The recent success of imatinib for the treatment of Philadelphia chromosome-positive chronic myelogenous leukemia has made tyrosine and serine/threonine kinases as major targets for cancer therapy. Currently, since only a small fraction of the human kinome has been targeted by reasonably selective and potent inhibitors, there is an urgent need to develop strategies for efficient discovery and optimization of new inhibitors. Towards this goal, we have recently developed a compound library of candidate ATP-competitive kinase inhibitors. We screened our collection of novel small molecules (approximately 2,000) against a panel of 16 cultured tumor cell lines for the ability to induce cell death. This search revealed one compound, ON 1231320, with remarkable cytotoxicity against the entire panel of 16 tumor cell lines. Kinase inhibition assays against a panel of 285 kinases revealed that this compound had a remarkable specificity towards Polo-like kinase 2 (Plk2 or Snk), a kinase involved in centrosome duplication and mitotic progression. As expected, tumor cells treated with ON 1231320 arrest in mitosis due to abnormal microtubule spindle development. Plk2 has recently been implicated as one of the kinases that links cellular metabolism to the cell cycle. Mitochondrial dysfunction, with resulting increased dependence on glycolysis, is frequently observed in cancer cells (known as the Warburg effect). Identification of pathways that promote cell survival under conditions of mitochondrial dysfunction has therapeutic implications. In a recent study, it has been shown that targeted ablation of the SCO2 gene in HCT116 human colon cancer cell line results in the ablation of mitochondrial respiration and that PLK2 is the most highly expressed gene in SCO2-/-cells. Furthermore, even a modest reduction in Plk2 levels in human cancer cells with defects in mitochondrial respiration results in the elimination of their ability to form xenografts in mice. In this proposal, we plan to further examine this potent and selective Plk2 inhibitor in order to determine important chemical characteristics and biological activity necessary for advanced pre-clinical development. We propose to study the effects of this compound on tumor growth in vitro and in vivo to determine how ON 1231320 will serve as a novel cancer chemotherapeutic.

#### [Material supplied]
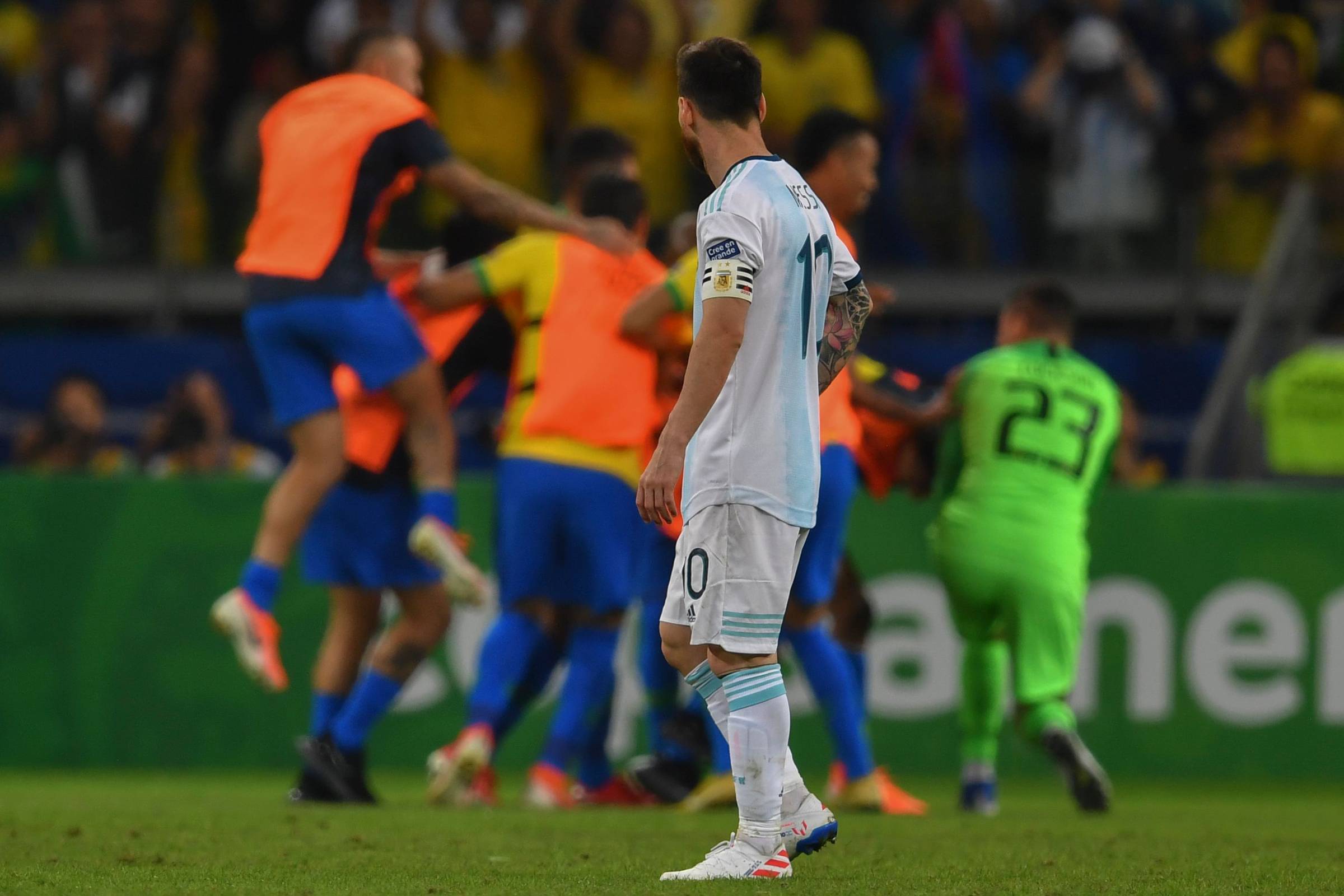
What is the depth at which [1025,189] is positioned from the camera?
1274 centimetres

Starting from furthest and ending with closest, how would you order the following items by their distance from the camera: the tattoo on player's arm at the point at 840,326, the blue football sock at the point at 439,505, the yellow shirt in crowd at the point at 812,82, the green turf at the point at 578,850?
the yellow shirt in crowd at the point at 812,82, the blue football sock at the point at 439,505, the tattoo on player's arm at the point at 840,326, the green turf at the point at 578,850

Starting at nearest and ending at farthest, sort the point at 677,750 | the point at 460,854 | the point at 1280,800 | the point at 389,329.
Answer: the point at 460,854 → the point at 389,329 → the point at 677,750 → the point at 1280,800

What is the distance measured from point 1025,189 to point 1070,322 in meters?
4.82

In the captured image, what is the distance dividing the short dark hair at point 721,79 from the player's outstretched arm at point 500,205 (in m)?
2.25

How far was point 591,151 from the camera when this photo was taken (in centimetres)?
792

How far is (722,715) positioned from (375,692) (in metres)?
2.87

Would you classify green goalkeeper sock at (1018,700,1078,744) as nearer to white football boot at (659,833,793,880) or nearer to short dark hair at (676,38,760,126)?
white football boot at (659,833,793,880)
--
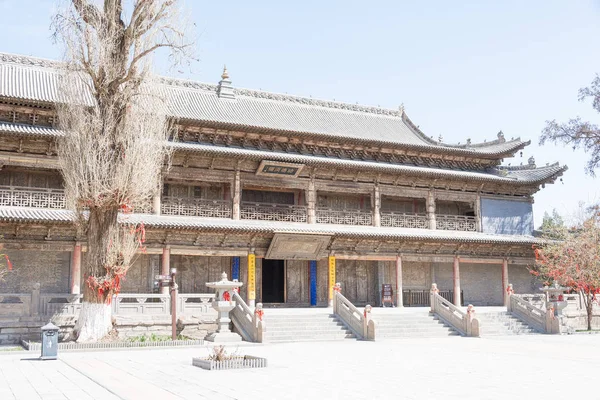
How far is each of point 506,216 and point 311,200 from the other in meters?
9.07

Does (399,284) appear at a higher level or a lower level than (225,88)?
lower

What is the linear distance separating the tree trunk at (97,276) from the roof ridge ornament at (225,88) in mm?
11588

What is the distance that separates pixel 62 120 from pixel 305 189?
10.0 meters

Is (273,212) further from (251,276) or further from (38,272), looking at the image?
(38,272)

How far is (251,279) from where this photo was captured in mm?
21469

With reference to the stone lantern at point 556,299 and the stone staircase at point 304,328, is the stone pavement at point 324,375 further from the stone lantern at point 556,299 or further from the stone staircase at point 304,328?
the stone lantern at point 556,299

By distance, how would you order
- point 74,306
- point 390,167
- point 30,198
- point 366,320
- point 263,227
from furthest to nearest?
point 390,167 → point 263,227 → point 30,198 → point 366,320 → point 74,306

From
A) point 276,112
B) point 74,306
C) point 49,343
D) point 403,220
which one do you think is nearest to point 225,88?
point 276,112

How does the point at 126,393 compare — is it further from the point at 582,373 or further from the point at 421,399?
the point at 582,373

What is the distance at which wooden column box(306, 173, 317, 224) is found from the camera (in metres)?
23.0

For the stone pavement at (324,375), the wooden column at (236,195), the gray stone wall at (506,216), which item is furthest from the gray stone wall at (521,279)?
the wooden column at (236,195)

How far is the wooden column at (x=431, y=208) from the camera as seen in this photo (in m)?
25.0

#### [Questions to answer]
1. Decide whether each statement agrees with the Plk2 inhibitor abstract above. Answer yes or no for each, and quote the words that decide it. (a) The screened collection held about 2,000 small molecules. (b) ON 1231320 was tested against a panel of 16 kinases. (c) Tumor cells treated with ON 1231320 arrest in mitosis.
2. Carry on the Plk2 inhibitor abstract, starting after its final sentence.

#### [Response list]
1.
(a) Yes: "We screened our collection of novel small molecules (approximately 2,000)"
(b) No: "Kinase inhibition assays against a panel of 285 kinases"
(c) Yes: "tumor cells treated with ON 1231320 arrest in mitosis due to abnormal microtubule spindle development"

2.
The aims of this proposal are to: (1) Prepare an optimal formulation of ON 1231320 for stability and parenteral delivery;(2) Characterize the pharmacokinetic and pharmacodynamic properties of ON 1231320 in non-tumor and tumor-bearing mice;and (3) Evaluate anti-tumor efficacy of ON 01231320, determine the degree of inhibition of Plk2 required for inhibition of human tumor growth in xenograft models, and assess how ON 1231320 doses and schedules are related to the anti-tumor activity of the compound.
This application describes the discovery of a novel cancer therapeutic, ON 1231320, which could find a wide application in the treatment of some of the most difficult-to-treat cancers that are traditionally resistant to chemotherapy. ON 1231320 has a unique and targeted anti-cancer mechanism of action. In this application, we propose to develop optimal formulation, preclinical pharmacology, and anti-cancer efficacy profiles for ON 1231320 in preparation for a Phase I study in cancer patients.